:: THE RECORDS ::
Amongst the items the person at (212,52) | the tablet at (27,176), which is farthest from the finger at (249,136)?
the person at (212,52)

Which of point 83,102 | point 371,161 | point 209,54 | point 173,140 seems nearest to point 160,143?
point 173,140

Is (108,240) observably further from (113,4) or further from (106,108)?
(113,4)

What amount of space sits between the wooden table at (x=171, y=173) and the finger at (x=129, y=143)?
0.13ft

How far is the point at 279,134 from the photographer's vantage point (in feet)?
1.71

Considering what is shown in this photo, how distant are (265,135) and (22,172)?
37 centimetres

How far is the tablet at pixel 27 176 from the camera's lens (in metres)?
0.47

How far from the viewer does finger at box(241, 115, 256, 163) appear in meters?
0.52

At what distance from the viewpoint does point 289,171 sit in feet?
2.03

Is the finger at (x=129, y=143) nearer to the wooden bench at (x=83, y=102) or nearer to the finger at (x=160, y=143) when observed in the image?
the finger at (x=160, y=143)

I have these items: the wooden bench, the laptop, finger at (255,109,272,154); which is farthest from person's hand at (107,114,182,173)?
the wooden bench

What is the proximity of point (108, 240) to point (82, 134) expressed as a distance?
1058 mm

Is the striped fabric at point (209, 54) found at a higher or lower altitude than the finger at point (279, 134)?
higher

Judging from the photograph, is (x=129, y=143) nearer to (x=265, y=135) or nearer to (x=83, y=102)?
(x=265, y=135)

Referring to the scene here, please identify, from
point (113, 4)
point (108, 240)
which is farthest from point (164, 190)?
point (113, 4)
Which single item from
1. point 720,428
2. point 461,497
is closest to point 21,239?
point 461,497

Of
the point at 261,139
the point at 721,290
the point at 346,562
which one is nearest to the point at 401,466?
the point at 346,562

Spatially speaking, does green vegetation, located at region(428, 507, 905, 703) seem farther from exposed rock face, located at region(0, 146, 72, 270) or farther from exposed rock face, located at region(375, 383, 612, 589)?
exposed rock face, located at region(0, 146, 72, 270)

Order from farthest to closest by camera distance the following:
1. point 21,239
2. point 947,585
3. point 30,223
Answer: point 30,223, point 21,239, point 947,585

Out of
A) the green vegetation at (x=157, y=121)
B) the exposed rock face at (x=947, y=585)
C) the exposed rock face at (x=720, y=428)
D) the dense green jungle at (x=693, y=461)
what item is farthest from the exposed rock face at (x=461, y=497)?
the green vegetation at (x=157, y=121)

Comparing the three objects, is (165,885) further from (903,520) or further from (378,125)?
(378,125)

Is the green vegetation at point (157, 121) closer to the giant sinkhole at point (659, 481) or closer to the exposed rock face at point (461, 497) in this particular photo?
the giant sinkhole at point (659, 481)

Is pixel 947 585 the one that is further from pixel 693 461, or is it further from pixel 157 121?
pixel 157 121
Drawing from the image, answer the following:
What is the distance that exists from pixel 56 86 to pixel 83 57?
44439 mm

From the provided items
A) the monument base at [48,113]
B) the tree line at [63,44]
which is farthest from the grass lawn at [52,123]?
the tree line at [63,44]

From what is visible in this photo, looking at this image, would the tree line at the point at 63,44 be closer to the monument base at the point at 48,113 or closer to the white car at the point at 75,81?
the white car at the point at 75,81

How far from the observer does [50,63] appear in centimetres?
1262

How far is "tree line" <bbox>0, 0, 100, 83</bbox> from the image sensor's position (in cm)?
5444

:: PROBLEM STATEMENT ::
Can you retype all of the data above, line for line, without changing anything?

:: FULL RESPONSE ::
Amongst the items the person at (212,52) | the tablet at (27,176), which is farthest from the finger at (249,136)?
the person at (212,52)

Which of point 83,102 | point 371,161 | point 209,54 | point 173,140 seems nearest to point 160,143?
point 173,140

Is (108,240) observably further from (113,4) or further from (106,108)?
(113,4)

What amount of space sits between the wooden table at (x=171, y=173) and the finger at (x=129, y=143)?
0.13ft

How far is the point at 279,134 from the photographer's vantage point (in feet)?
1.71

Considering what is shown in this photo, how distant are (265,135) and (22,172)?
37 centimetres

How far is the tablet at pixel 27 176 from the camera's lens (in metres)?
0.47

How far from the viewer does finger at box(241, 115, 256, 163) appear in meters?
0.52

At what distance from the viewpoint does point 289,171 sit in feet?
2.03

Is the finger at (x=129, y=143) nearer to the wooden bench at (x=83, y=102) or nearer to the finger at (x=160, y=143) when observed in the image?
the finger at (x=160, y=143)

I have these items: the wooden bench, the laptop, finger at (255,109,272,154); which is farthest from person's hand at (107,114,182,173)?
the wooden bench

What is the proximity of point (108, 240) to point (82, 134) expressed as a distance?
1058 mm

Is the striped fabric at point (209, 54) found at a higher or lower altitude than the finger at point (279, 134)?
higher

Judging from the photograph, is (x=129, y=143) nearer to (x=265, y=135) or nearer to (x=83, y=102)?
(x=265, y=135)

Referring to the scene here, please identify, from
point (113, 4)
point (108, 240)
which is farthest from point (164, 190)?
point (113, 4)
Which single item from
1. point 720,428
2. point 461,497
is closest to point 21,239?
point 461,497

Of
the point at 261,139
the point at 721,290
the point at 346,562
which one is nearest to the point at 401,466?
the point at 346,562

Spatially speaking, does green vegetation, located at region(428, 507, 905, 703) seem farther from exposed rock face, located at region(0, 146, 72, 270) or farther from exposed rock face, located at region(375, 383, 612, 589)?
exposed rock face, located at region(0, 146, 72, 270)

Order from farthest to closest by camera distance the following:
1. point 21,239
2. point 947,585
3. point 30,223
Answer: point 30,223, point 21,239, point 947,585

Out of
A) the green vegetation at (x=157, y=121)
B) the exposed rock face at (x=947, y=585)
C) the exposed rock face at (x=720, y=428)
D) the dense green jungle at (x=693, y=461)
what item is farthest from the exposed rock face at (x=461, y=497)?
the green vegetation at (x=157, y=121)

Comparing the three objects, is (165,885) further from (903,520) or further from (378,125)?
(378,125)

Is the green vegetation at point (157, 121) closer to the giant sinkhole at point (659, 481) or closer to the exposed rock face at point (461, 497) in this particular photo?
the giant sinkhole at point (659, 481)

Is pixel 947 585 the one that is further from pixel 693 461, or is it further from pixel 157 121?
pixel 157 121
Drawing from the image, answer the following:
What is the distance that exists from pixel 56 86 to pixel 83 57?
44439 mm

From the provided items
A) the monument base at [48,113]
B) the tree line at [63,44]
which is farthest from the grass lawn at [52,123]?
the tree line at [63,44]

From what is visible in this photo, looking at this image, would the tree line at the point at 63,44 be closer to the monument base at the point at 48,113 or closer to the white car at the point at 75,81?
the white car at the point at 75,81

How far from the observer does [50,63] appear in centimetres?
1262

How far is "tree line" <bbox>0, 0, 100, 83</bbox> from the image sensor's position (in cm)?
5444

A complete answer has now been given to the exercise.